Prokupac and Tamjanika are well-placed in this survival of the fittest; though only if winemakers know how to adjust to changing circumstances. ‘Vineyard management can also be very good’, Radovan insists, adding that ‘defoliation and irrigation are key’. With respect to the former, leaves on the vine can protect the grapes from sunlight, helping to preserve acidity. Irrigation, however, doesn’t exist in Župa, as in many winegrowing areas in Serbia. ‘We haven’t had many problems until now’, Radovan muses, ‘but from now on we need to improve our knowledge in wine growing - we need more education and practical knowledge’. Experience of the past helps, but it won’t necessarily prepare one for the future.
During the Župa wine run last September, a twenty-three kilometre slog punctuated by welcome pit stops for wine, one couldn't help but notice the abandoned villages in the vicinity of the town of Aleksandrovac. Several buildings were starting to subside, with very little prospect of salvation. Fields in the valleys stood either idle or fallow.

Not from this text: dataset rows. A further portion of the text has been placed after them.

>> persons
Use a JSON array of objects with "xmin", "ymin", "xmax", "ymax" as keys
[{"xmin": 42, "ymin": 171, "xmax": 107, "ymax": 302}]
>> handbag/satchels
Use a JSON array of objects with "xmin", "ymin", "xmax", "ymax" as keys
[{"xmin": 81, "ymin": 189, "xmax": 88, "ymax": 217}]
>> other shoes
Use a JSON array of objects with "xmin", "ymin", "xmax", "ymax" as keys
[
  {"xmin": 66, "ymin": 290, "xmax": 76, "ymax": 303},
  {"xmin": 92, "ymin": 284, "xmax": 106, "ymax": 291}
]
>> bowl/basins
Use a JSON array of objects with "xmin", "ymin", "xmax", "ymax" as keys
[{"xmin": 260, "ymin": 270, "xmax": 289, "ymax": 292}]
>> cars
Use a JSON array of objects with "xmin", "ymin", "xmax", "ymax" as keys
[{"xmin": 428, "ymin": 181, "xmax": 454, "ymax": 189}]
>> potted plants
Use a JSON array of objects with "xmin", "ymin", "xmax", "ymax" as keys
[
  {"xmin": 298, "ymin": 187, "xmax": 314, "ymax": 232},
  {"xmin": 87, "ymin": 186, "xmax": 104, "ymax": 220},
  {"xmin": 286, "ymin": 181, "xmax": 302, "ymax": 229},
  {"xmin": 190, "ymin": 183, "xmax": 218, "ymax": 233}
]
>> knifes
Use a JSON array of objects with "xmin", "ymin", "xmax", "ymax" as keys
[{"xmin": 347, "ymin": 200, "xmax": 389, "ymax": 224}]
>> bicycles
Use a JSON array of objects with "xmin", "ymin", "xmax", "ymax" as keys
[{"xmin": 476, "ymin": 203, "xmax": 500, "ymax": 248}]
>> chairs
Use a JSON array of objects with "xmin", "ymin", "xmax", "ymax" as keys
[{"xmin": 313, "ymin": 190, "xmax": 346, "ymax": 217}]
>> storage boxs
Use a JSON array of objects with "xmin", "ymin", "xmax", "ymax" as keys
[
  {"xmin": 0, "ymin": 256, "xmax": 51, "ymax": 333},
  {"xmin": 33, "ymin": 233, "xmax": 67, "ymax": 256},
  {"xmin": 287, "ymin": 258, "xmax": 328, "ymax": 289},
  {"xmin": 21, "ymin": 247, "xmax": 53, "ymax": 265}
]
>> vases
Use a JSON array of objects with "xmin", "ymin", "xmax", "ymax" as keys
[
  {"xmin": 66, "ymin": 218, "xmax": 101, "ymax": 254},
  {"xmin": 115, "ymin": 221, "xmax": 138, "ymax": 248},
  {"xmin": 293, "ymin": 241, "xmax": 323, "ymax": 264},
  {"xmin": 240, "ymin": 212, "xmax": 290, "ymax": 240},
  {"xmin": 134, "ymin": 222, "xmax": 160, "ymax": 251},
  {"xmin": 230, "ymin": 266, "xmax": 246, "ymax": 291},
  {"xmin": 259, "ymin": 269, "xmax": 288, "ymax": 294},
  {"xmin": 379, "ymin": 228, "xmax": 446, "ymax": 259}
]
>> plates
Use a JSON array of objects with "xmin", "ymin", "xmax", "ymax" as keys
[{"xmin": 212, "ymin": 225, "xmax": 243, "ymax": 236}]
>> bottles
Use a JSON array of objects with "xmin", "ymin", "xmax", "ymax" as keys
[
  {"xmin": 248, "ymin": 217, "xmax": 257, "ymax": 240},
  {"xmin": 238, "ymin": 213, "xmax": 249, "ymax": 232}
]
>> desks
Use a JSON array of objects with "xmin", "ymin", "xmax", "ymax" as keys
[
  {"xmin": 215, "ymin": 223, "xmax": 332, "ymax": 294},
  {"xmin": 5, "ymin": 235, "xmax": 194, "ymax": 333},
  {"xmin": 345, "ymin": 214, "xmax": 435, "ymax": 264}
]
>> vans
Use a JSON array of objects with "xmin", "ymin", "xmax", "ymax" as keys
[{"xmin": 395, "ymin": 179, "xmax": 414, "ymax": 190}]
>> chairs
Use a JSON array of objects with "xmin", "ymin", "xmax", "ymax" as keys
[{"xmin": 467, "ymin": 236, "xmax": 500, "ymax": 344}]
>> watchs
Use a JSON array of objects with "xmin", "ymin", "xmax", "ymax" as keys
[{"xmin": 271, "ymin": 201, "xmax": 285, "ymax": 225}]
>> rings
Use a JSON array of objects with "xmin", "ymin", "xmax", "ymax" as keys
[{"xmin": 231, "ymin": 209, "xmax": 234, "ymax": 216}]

Having endured the rigours of transition from socialist modes of production, Župa is now confronted with a new challenge. Climatic factors meant that the 2023 harvest was catastrophic for the region. Many producers will take years to recover, drawing upon their own reserves in the absence of adequate government support. It is the nature of farming after all, as one of them reminds me. Yet the changes are so quick and profound that what they did on the land for decades potentially no longer applies. There is a need for rapid adaptation to contend with large changes in a relatively short space of time. In the interim, there will be more sleepless nights and new manifestations of shifting climatic patterns. As for Župa, so for elsewhere in the region and beyond. The winemakers of the world need to unite in the face of climate change.